After the 2012 season ended, LaPorta again had arthroscopic surgery on his hip. One has to wonder if LaPorta was playing through the injury and that led to his diminished performances in the second half. With his status for Opening Day 2013 currently uncertain, LaPorta was outrighted and taken off of the Indians 40-man roster. He had to go through waivers, but no other team claimed him. Why the Indians outrighted him beats me. This is a team that needs a first baseman, a left fielder and a designated hitter, all three of which are possible positions for LaPorta when he isn’t shuffling between them. Though some fans believe the Indians have given him too many chances, that is untrue. Fans will say 2009 was his first chance, but that was at four different positions and was his first real taste of Major League action. In 2010, LaPorta spent half the season with Russell Branyan breathing down his neck as a replacement at first base. That led to an option to AAA and even an attempt to move him back to left field! 2011 was the first time LaPorta had no competition, and he had 8 homers in the 57 games before his ankle injury. That would have put LaPorta on pace for 21 homers had he played in 150 games that year. Instead, he underperformed and hit only 11 homers in 107 games. And I already wrote about the debacle that was his 2012 campaign.

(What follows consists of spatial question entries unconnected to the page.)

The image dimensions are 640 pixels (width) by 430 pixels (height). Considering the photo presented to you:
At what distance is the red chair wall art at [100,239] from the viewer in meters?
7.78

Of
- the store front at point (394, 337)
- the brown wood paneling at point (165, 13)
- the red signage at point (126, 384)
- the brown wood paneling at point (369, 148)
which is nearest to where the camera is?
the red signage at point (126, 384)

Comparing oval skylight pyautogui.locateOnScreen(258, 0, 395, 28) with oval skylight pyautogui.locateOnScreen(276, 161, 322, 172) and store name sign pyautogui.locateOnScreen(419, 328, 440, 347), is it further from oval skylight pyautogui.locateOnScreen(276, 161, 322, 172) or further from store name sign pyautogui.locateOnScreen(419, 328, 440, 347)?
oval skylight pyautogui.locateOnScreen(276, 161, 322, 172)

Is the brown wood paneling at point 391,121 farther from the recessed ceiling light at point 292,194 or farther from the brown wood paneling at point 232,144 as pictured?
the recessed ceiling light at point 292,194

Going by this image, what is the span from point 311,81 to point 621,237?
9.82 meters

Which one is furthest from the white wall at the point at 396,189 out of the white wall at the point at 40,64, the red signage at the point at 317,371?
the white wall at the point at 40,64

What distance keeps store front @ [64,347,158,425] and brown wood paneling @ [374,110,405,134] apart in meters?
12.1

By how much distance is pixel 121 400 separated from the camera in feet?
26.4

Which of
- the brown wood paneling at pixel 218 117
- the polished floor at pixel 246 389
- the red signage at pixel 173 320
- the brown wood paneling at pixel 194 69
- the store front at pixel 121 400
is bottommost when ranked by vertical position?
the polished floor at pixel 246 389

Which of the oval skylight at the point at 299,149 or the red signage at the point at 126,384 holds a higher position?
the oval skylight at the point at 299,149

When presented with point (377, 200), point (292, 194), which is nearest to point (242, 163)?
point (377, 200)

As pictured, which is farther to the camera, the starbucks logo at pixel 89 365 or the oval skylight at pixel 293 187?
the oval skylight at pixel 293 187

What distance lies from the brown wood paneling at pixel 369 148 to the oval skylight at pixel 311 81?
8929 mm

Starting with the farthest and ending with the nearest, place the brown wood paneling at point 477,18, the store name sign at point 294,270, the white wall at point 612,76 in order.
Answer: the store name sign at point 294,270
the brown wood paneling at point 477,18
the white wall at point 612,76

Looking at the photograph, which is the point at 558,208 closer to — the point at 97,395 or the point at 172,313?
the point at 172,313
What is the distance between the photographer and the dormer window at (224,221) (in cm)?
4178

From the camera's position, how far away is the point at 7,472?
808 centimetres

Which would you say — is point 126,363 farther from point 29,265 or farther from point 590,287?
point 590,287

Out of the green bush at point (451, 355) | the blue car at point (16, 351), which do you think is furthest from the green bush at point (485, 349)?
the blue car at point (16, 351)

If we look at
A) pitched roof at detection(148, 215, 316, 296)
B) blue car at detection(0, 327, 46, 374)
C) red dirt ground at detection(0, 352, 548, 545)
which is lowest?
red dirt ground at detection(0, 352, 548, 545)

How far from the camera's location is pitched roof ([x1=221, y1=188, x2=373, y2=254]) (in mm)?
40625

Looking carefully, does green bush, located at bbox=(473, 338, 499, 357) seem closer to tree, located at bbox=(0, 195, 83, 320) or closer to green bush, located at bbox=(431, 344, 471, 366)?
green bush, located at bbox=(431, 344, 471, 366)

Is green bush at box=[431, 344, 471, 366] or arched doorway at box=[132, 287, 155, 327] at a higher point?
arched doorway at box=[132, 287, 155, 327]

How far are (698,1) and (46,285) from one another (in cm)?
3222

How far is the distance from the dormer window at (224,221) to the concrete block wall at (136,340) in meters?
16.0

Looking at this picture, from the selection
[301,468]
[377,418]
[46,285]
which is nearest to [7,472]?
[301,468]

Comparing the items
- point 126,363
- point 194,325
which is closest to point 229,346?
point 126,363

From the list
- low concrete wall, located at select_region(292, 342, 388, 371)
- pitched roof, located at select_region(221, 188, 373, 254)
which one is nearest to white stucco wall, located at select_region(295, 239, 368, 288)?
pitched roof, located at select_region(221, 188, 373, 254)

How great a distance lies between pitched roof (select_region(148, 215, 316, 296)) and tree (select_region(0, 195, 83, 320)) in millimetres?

If you’re still reading this article, you must think I’m really diluted because I haven’t blamed LaPorta himself for this performance. Except I am. Matt LaPorta has been a bust in the Major Leagues. His disappointing performances for the Indians over the past four seasons have made the player so worthless that none of the other 29 Major League Baseball franchises felt he was worth a waiver claim. However, the Rule 5 Draft is coming up soon, and I believe the Miami Marlins may take a flyer on the former Florida Gator, especially after their colossal salary dump. I mean, this is a team that played Austin Kearns in 87 games last season, so LaPorta wouldn’t be that crazy of a pickup. But until that draft happens on December 6th, we’ll just have to wait.
Mr. LaPorta, the best of luck to you in 2013. I would love it if you were playing in Cleveland, but as long as you’re proving doubters wrong, it doesn’t matter where you’re playing.